Sunday, February 27, 2011
"Get. Over. Here. NOW!"
I am done chasing a giggling 3 year old. She thinks that running from me is a game, something that she can get away with. I am done.
I walk away, tell her good-bye and leave her behind. She comes chasing after me, begging me not to leave her, letting me know that she is right there with me. I am tired of the threats, the bribes, the warning and yelling. I don't like to yell, I don't like feeling like I am talking to myself and I especially do not like to be ignored.
I know that passers-by and little old ladies are judging me and that they find my parenting skills lacking. And, at this point, I am not sure that I care anymore. They do not know that I deal with this behavior everywhere. At home, at the grocery store, at church, restaurants - you name it.
If I should I actually snatch a grasp of her defiant little hand she will wrestle herself down to the ground. She has laid herself out in the middle of floors, parks and (my personal favorite) parking lots. I am not doing this anymore. If I allow her this type of control at 3 - then I will be battling it at 4, 5 and beyond. And I refuse.
I critique myself often and I always come up short. I am jealous of women that can talk to their children in a calm, rational, soothing way. I am afraid to get down to her level (at times) because she has been known to spit, hit, scratch or bite my face. (Yes, really.)
Things weren't always this way. I used to be able to speak to her, to rationalize with her, but as she has grown stronger and smarter, her ability to push every.last.button has intensified. Other children love me, this kid hates me from sun up to sun down and I cannot fathom her reasoning.
I have reached my breaking point and it is not pretty. I am exhausted. My body aches. And she is still pushing. It is ridiculous that it is Sunday night and I am looking forward to going to work tomorrow.
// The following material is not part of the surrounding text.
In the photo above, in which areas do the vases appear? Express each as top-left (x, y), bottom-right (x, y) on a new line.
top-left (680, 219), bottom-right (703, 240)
In my critiques of myself, there is a lot of guilt.
I should not want to go to work (and I used to not want to). I should want to be at home taking care of my child.
I should not yell at my child or (dare I say it) threaten to spank her when she gets out of line (although the few times that I have managed to swat her, she has laughed at me - or hit me back). I should be able to reason with her, talk to her about her behavior, something.
I should be a better parent. Statistically speaking, we did everything right - we weren't high school drop outs, we waited until we were older, she has been in church, literally, since she was 6 days old, we read to her constantly, I breastfed the whole first year, we co-slept for, like, forever. I don't understand it.
I hold myself up to these ideals, this idea of Michelle Duggar who believes that you should not have to raise your voice, bargain with or threaten your children in order to raise well-behaved children that grow up to be honest, hard-working, virtuous adults. And she should know, she has 19 active children that seem to know how to behave in public, how to speak to adults and respect their parents.
Instead, I find myself idolizing Kate Gosselin, lately. I am pretty sure if I were in her shoes when 6 of her children were 3, I would have been in prison for murder. I cannot imagine what it would be like to wrangle 6 children all going through this same (I don't even know what to call this)stage as well as twin 6 year olds and a cheating husband. And to be able to keep a clean house, cook organically sound meals, plan exciting events for TV crews and (did I mention?) keep a clean house. The woman should be called a saint, a martyr instead of a B (but that's a story about double standards that I may blog about in the future).
I need a break, a vacation. Not a family vacation, maybe not even a spousal vacation (although that might be nice, for the hubs and I to just be a couple again, instead of parents). I need some time for me, a vacation to be able to read and speak and, well, whatever I want to do (karaoke, anyone?) instead of having my life dictated by a moody 3 year old.
I have been thinking about attending this conference. Aside from being fun to get away, maybe I will also learn to be a better parent.
And maybe, just maybe, I will find out that I am really not lacking by as much as I thought.